> _Written problem_
Exactly as they appear, output all of the records. Skip any images.
-=-=-
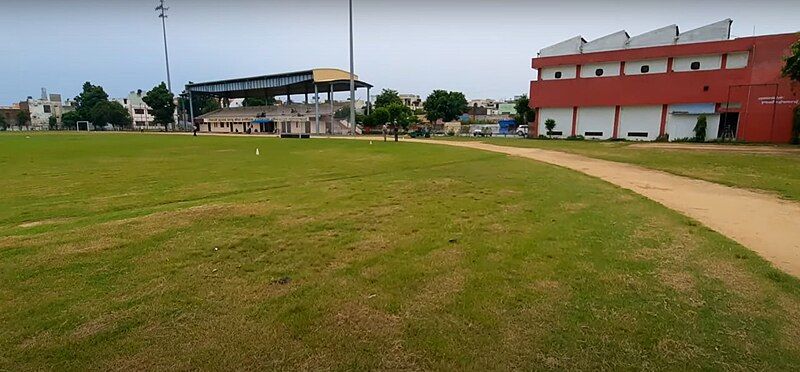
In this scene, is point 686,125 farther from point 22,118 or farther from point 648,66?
point 22,118

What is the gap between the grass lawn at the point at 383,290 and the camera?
2.86m

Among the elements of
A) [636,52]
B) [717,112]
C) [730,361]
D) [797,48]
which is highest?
[636,52]

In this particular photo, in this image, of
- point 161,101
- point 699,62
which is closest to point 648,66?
point 699,62

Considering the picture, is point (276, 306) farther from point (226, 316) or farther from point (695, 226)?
point (695, 226)

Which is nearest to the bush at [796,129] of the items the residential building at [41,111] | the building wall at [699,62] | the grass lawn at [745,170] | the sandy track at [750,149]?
the sandy track at [750,149]

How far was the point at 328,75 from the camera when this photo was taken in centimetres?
6650

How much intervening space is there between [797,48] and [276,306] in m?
35.1

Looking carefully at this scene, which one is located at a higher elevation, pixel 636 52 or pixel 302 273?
pixel 636 52

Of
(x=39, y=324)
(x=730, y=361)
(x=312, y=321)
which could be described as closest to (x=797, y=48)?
(x=730, y=361)

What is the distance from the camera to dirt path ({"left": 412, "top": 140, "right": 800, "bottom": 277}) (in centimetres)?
543

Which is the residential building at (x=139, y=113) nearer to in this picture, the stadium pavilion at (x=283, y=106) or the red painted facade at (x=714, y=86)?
the stadium pavilion at (x=283, y=106)

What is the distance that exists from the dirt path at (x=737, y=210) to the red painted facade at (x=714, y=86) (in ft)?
99.6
-=-=-
> _In response_
In this scene, is point 686,125 farther from point 22,118 or farther from point 648,66?
point 22,118

What is the gap between the grass lawn at the point at 383,290 and the camera?
2.86m

Among the elements of
A) [636,52]
B) [717,112]
C) [730,361]
D) [797,48]
which is highest?
[636,52]

In this particular photo, in this image, of
- point 161,101
- point 699,62
which is closest to point 648,66?
point 699,62

Considering the picture, is point (276, 306) farther from point (226, 316) or farther from point (695, 226)?
point (695, 226)

Which is nearest to the bush at [796,129] of the items the residential building at [41,111] | the building wall at [699,62] | the grass lawn at [745,170] | the sandy track at [750,149]?
the sandy track at [750,149]

How far was the point at 328,75 from the camera when this photo was taken in centimetres?
6650

How much intervening space is there between [797,48] and [276,306] in m?
35.1

Looking carefully at this scene, which one is located at a higher elevation, pixel 636 52 or pixel 302 273?
pixel 636 52

Of
(x=39, y=324)
(x=730, y=361)
(x=312, y=321)
which could be described as closest to (x=797, y=48)?
(x=730, y=361)

What is the distance from the camera to dirt path ({"left": 412, "top": 140, "right": 800, "bottom": 277}) (in centimetres)?
543

Which is the residential building at (x=139, y=113) nearer to in this picture, the stadium pavilion at (x=283, y=106) or the red painted facade at (x=714, y=86)?
the stadium pavilion at (x=283, y=106)

What is the distance that exists from the dirt path at (x=737, y=210) to the red painted facade at (x=714, y=86) (in ft)?
99.6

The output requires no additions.